In the Throes of Puberty

Talking about puberty can be tough, but staying open, calm, and supportive helps kids feel valued and develop a positive body image through this transition.

“The best things in life make you sweaty.” — Edgar Allan Poe

Key concepts:

● Talking about puberty can be awkward. This is supposed to be hard and you are supposed to mess up. Data shows that making sure your children know they can come to you, that you are open, that you are not scared, is important for your relationship and for your child’s development.
● While we may not always be aware of it, the way we speak to our children and act around these topics communicates a lot about what is and is not “appropriate” to talk about. Our children notice when we quickly shift the subject when puberty comes up. Over time, they learn that this subject and everything associated with it are “not meant to be talked about,” or that bringing it up should make them feel ashamed or humiliated.
● Discussing puberty with your child may look very different today than it did when you were a kid. We now know that puberty is longer than we thought - from 8 to 18 - and that it is happening earlier but not faster.

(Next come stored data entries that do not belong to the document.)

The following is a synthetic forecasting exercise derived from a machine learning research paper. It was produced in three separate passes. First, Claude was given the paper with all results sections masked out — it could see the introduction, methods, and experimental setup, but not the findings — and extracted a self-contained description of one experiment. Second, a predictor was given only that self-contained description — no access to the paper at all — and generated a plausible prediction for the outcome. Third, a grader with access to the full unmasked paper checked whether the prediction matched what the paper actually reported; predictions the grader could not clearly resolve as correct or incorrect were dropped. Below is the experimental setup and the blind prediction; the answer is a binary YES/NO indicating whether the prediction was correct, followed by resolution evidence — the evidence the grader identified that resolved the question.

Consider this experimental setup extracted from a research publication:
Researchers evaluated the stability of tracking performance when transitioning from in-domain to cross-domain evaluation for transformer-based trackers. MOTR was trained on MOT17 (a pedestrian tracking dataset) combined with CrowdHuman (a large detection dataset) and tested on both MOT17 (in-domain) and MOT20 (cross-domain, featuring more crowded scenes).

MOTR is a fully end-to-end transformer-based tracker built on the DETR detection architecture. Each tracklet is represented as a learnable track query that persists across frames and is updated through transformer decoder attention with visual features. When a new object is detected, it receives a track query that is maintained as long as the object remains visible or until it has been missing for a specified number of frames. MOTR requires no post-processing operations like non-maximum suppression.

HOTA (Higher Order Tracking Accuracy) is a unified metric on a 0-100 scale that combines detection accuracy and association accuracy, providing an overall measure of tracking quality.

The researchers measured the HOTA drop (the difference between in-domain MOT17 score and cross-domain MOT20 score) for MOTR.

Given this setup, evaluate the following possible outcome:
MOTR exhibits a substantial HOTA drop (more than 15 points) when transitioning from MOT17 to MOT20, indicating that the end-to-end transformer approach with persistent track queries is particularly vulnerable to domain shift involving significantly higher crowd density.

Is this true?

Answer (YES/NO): NO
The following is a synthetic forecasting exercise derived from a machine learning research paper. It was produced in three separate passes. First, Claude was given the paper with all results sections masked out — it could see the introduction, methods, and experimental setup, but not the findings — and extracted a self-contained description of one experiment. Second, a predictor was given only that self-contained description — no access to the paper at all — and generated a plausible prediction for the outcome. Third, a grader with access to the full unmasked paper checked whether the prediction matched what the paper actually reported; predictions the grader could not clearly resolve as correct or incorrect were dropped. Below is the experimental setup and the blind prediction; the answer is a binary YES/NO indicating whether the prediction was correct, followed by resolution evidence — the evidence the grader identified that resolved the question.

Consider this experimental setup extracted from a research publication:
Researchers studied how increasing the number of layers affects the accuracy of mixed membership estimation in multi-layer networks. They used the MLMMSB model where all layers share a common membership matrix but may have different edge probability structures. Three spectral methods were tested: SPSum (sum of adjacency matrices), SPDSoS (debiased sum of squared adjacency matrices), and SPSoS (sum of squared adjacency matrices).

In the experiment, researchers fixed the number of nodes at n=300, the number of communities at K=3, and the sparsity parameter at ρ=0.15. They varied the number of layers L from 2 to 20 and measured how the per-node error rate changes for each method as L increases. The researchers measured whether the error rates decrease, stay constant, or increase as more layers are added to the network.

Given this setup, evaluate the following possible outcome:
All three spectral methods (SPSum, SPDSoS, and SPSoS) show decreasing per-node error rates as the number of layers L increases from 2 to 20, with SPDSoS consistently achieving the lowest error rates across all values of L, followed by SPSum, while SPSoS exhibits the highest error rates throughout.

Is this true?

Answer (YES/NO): NO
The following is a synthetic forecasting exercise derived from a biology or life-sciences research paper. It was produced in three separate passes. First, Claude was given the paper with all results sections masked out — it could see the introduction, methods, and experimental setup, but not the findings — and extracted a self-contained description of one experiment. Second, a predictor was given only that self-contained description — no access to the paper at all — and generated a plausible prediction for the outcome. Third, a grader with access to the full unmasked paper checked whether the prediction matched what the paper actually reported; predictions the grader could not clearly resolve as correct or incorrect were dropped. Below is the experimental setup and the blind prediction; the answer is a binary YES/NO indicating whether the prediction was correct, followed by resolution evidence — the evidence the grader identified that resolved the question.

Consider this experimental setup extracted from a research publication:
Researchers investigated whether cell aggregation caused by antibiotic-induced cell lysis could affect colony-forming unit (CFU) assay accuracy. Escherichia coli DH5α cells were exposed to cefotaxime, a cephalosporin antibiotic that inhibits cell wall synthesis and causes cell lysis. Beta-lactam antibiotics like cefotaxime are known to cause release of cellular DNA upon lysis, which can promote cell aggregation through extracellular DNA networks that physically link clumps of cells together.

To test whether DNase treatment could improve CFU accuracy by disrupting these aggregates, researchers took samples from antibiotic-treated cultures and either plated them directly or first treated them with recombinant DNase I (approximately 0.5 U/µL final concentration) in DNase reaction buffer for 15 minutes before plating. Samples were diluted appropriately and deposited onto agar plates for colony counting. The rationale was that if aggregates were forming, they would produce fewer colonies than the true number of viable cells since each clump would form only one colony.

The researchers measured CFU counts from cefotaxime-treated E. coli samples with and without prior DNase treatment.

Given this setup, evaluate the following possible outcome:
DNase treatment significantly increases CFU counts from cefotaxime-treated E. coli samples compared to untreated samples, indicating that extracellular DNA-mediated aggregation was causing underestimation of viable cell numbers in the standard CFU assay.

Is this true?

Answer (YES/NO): YES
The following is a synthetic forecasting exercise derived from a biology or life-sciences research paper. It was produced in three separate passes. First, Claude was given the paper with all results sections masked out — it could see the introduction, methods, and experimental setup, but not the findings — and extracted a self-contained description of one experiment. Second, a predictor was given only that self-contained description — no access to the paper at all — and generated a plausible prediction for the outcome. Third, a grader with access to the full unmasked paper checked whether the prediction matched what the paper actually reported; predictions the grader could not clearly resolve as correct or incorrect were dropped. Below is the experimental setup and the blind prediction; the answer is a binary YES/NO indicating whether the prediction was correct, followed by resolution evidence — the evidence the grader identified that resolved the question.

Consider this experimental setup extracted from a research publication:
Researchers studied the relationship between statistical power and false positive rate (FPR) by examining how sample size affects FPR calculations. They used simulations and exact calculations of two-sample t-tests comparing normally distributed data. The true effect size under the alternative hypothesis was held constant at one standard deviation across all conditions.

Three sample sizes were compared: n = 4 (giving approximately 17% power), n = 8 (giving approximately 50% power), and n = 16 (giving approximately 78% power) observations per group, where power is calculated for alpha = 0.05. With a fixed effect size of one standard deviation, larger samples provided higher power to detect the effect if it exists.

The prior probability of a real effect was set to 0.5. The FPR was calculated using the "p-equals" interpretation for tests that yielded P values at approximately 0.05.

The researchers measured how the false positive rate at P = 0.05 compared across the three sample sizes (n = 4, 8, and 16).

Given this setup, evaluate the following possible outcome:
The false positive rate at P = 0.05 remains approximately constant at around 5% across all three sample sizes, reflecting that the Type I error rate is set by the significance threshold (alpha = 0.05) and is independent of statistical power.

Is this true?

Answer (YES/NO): NO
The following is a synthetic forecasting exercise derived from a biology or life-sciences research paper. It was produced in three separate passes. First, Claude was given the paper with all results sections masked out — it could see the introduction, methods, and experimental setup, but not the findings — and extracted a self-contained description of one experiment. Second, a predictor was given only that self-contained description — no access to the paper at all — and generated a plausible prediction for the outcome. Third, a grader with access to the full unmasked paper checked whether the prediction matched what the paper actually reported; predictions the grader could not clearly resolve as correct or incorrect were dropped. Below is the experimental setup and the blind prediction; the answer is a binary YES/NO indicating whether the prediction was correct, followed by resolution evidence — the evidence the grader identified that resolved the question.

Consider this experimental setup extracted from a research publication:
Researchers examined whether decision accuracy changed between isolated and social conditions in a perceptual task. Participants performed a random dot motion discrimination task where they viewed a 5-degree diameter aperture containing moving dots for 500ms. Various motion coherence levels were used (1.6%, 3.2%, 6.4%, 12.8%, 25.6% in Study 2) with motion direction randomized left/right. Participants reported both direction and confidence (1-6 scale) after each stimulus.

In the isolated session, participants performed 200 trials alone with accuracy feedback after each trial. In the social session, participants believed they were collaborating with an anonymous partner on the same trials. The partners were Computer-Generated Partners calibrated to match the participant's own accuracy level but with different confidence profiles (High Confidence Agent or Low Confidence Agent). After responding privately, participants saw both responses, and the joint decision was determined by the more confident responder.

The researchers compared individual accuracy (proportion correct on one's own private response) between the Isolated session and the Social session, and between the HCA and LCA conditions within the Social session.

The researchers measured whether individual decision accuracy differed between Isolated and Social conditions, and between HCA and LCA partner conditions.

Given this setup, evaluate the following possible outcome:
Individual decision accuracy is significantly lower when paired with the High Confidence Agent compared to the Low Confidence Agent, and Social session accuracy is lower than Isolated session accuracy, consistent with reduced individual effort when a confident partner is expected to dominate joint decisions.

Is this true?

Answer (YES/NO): NO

Though the research isn’t clear on why, some theories involve environmental factors and increased stress hormone. However, it is critical to know that puberty happens on a stretchy timeline.

What to do:

● We will listen more than we talk. Listening will help our kids feel valued, help us answer what they actually want to know, and help us learn about their experience. Listening will also allow our brain some time to come out of the panic and think of what on earth we are going to say when it is our turn to talk.
● We are going to stay calm. We will breathe, we will park our own baggage, we will not become our teenage selves. We won’t lie, we will admit when we don’t know something, and we will pause occasionally to avoid overwhelming our kids and ourselves.
● We will enjoy do-overs. Many, many do-overs. We will forgive ourselves and move on. Dust off and start over. Admit mistakes and try again. This will prove we are human, will help our children to know we are imperfect (this is a very good thing for development, so hooray), and this will sufficiently make us all laugh to lighten the mood.
● Be open and honest about puberty. Start talking to your child about puberty before the physical changes start to happen. This will help them to understand what is happening to their body and why. Be honest about the emotional changes that they may experience as well.
● Listen to your child without judgment. Let your child know that they can come to you with any questions or concerns they have about puberty. Be supportive and understanding, even if you don't agree with everything they have to say.
● Reassure your child that they are normal. Puberty can be a confusing and embarrassing time for kids. Remind them that everyone goes through it at their own pace and that there is no one right way to go through puberty.
● Help your child to develop a positive body image. Puberty can be a time when kids become very self-conscious about their bodies. Help them to develop a positive body image by talking about all the things that their bodies can do, rather than focusing on their appearance.
● Encourage your child to be physically active and eat a healthy diet. This will help them to feel good about themselves and will also support their physical development during puberty.